If you've ever had the privilege of watching a lion being a lion on its home turf (even if the side of 'being a lion' you're most likely to see is usually some version of this), then a sight like this one hits you particularly hard. 

The unfortunate animals are Britain's last performing big cats, the feline chattel of a travelling circus, one of only two licensed to perform with wild animals in England. And the lions are not alone. Three tigers complete this sad circus inventory.

The plight of the cats hit the news earlier month when, with the circus tent all folded up for the season, they were trucked to an empty field in Aberdeenshire, Scotland for the winter. In store for them now are several frosty months in an enclosure and a small attached trailer preposterously referred to as the 'beast wagon'.
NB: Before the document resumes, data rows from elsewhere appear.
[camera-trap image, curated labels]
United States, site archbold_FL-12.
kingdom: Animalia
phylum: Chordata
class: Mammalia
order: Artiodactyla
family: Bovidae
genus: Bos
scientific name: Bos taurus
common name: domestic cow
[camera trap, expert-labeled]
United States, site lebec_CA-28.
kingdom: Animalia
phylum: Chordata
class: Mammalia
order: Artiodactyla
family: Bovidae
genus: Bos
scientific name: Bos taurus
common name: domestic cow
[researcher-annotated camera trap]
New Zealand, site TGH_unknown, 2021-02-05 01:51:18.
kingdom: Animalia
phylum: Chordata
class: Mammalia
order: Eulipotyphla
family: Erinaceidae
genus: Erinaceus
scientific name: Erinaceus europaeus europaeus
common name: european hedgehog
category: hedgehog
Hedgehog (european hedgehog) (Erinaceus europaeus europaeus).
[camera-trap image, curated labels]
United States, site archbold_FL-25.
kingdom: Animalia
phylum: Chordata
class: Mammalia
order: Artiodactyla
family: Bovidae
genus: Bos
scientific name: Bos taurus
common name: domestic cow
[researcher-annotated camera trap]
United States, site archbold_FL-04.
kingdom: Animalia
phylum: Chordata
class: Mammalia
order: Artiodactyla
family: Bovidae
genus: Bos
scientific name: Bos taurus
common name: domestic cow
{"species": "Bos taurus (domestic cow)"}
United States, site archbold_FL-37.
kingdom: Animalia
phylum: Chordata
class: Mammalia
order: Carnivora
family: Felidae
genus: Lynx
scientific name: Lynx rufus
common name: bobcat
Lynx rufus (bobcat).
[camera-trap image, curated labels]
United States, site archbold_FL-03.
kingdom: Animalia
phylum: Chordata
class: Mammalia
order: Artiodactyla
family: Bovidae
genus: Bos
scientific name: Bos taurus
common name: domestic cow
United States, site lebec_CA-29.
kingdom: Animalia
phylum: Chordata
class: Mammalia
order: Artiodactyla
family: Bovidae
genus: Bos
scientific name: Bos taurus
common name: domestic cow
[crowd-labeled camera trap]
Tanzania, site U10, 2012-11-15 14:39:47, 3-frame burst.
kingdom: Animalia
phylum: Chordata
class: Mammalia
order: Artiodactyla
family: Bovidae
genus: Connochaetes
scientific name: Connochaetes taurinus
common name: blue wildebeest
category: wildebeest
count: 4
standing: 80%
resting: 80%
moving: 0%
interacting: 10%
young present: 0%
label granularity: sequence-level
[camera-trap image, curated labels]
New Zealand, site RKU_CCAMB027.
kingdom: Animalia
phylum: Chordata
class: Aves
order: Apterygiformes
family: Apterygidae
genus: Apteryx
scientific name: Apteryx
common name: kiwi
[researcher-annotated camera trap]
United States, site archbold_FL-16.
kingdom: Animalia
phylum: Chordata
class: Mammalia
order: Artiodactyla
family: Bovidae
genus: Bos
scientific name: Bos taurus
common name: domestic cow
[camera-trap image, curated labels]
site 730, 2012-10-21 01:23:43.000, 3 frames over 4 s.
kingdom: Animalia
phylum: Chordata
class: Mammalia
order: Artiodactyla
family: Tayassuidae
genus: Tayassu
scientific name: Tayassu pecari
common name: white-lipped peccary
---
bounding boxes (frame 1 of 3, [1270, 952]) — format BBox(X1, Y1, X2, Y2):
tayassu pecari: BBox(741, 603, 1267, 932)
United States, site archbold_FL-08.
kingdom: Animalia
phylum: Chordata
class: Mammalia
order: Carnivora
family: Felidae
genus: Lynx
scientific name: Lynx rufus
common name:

Animal welfare groups like Animal Defenders International are campaigning hard for laws that would see big cats in circuses banned for good across Britain – and recent video footage of the Aberdeenshire site released by the organisation provides solid evidence for why that should and must happen:

The tiger's frustrated pacing is a stereotypic behaviour that's common among captive animals whose natural behavioural patterns have been disrupted for long periods of time – and just like this haunting footage of the world's last thylacine from more than 80 years ago, watching it fills me with unease and sadness. I want to believe that anyone else watching it would feel the same. 

Cards on the table, I am no lion (or tiger) expert. But over the years, I have learned a good deal about these animals, much of it from people who spend their lives filming these predators in some truly wild corners of the globe. And if you'll grant me just a sprinkle of anthropomorphic leeway, I can tell you that African lions like to do a fair bit of loafing, but they're also mercurial, curious, sometimes almost breathtakingly brutal and yet also affably gregarious ... and always fascinating. I can also tell you that it is in their nature to live out their lives in complex and dynamic family units across territories that often stretch over hundreds of kilometres.

And you will learn none of these things from the unfortunate specimens pacing inside a 'beast wagon' on a field somewhere in Scotland. 

Happily, it seems that since this story made headlines, the Scottish government has agreed to "look carefully" at changing the law to ban circuses from using wild animals. Yet legislative change can take a notoriously long time – which is why it's reassuring to know that we don't need to wait on politicians to show circuses like this one that we refuse to be 'entertained' in this way. Unlike other multifaceted, complex threats facing lions (and tigers) in the wild today, this particular wrong can be righted, wherever a big cat is being goaded through a fiery hoop, by ordinary people not doing something. Just don't buy that ticket.